Twenty-five years later, when he was received into the Académie, he bought his long-desired sanctuary—a little country house picturesquely covered in vines, with gardens stretching to the hameau’s present-day entrance at 38 rue Boileau. He frequently entertained guests here, and Racine, a frequent visitor, wrote, “He’s happy as a king in his solitude, or rather in his inn at Auteuil.”

In the early nineteenth century, when financial speculators discovered Auteuil, Boileau’s former property was subdivided. Today’s houses, in a private community surrounded by woods, range from neoclassic to Art Deco in style, but most have the look of luxurious country homes. The most striking one is a turreted Gothic-style fantasy that dominates the avenue Despréaux.

Strolling along those tranquil roads under massive chestnut trees, I found it hard to believe that a short walk would take me to the Michel-Ange-Molitor Métro stop. The cynical Boileau would not be surprised to learn that, over three hundred years later, money still buys country calm in the city.

RUE LEPIC

The magic of Montmartre is easy to miss. It disappears in the traffic and tourist traps, especially in the Place du Tertre. But the butte has old, romantic streets that are well worth seeing, and rue Lepic brings together all that is characteristic and captivating in this former village.

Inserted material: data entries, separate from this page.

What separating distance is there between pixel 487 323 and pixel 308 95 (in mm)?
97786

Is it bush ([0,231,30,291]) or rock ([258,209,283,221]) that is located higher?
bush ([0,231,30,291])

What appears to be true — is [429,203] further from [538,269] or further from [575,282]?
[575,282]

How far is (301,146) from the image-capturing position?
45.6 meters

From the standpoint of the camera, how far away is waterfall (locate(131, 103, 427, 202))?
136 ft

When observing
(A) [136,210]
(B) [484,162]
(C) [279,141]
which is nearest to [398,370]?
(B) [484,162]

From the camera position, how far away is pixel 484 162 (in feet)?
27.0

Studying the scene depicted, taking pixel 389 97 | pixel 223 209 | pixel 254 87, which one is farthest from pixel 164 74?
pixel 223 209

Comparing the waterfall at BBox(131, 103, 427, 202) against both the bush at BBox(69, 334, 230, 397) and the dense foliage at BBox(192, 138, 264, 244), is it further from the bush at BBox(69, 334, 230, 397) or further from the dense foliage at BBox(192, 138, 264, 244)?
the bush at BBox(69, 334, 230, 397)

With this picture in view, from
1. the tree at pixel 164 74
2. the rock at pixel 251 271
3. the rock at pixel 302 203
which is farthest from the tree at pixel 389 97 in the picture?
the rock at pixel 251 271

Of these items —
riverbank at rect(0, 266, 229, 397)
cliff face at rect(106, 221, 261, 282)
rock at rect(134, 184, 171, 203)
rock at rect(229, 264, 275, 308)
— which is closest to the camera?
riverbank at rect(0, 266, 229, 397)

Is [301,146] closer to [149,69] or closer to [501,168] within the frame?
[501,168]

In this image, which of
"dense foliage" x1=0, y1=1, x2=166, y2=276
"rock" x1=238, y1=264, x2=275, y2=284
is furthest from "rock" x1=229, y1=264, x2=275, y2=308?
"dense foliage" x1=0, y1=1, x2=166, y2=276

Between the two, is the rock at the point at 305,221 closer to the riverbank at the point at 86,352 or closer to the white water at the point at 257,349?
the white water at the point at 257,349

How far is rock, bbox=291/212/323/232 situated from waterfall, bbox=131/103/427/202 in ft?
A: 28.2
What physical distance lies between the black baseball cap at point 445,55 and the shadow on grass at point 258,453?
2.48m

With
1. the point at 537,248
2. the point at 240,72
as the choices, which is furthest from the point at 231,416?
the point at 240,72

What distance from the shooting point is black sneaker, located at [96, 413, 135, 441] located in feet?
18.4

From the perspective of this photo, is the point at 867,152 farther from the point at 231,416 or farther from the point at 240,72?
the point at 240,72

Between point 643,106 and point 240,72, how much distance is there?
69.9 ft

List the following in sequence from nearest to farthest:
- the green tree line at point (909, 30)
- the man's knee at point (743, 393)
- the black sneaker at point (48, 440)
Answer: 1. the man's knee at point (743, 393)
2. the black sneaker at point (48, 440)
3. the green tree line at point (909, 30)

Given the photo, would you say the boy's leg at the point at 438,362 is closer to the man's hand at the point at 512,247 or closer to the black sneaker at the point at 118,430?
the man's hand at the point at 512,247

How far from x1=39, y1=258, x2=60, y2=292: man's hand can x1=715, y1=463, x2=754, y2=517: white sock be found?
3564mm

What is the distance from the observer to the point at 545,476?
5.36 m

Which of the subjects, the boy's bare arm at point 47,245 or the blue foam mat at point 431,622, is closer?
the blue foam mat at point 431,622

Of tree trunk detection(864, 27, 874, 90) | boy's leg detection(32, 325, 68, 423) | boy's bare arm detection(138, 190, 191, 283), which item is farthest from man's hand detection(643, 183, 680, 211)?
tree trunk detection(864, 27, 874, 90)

Before this street was built, Montmartre was a leafy hill covered in vineyards and topped with windmills. A hamlet at the top clustered around the place and its church—not Sacré-Coeur, but the much older Saint-Pierre—and thatched cottages on narrow lanes housed millers, workmen, artists, and quarry workers who dug the gypsum that made plaster of Paris.

One steep road, today’s rue Ravignan, linked the village to Paris for centuries, until the day in 1809 when Napoléon I rode out to inspect a new telegraph apparatus. Forced to dismount halfway up the hill and continue on foot, the emperor was not amused. Construction soon began on the rue de l’Empereur (now rue Lepic), which climbs the hill in a gentle curve.

It starts down at the Place Blanche, named for the permanent blanket of white powder left by plaster carts. Just off the place stands the famous Montmartre institution called the Moulin Rouge, where high-kicking dancers displayed petticoat ruffles, shapely legs, and occasionally a total lack of underwear.

Opened in 1889 (and still kicking, with several shows nightly), the Moulin Rouge in its glory days is shown on a mural near the theater’s entrance at 82 boulevard de Clichy. Toulouse-Lautrec sits at his usual table sketching dancers including slender Valentin le Désossé (the Boneless) and chubby Louise Weber, nicknamed La Goulue (the Glutton).

From Place Blanche, rue Lepic climbs through a lively market into a residential quartier where another artist once lived. Vincent van Gogh spent two years at no. 54 with his brother Theo, an art dealer who introduced him to Toulouse-Lautrec, Pissarro, and Gauguin. Under their influence his palette evolved from somber neutrals to brighter colors before he left for Arles in 1888. Artists’ studios still stand on rue Lepic and neighboring streets like rue de l’Armée-d’Orient—look for buildings with large north-facing windows and skylights.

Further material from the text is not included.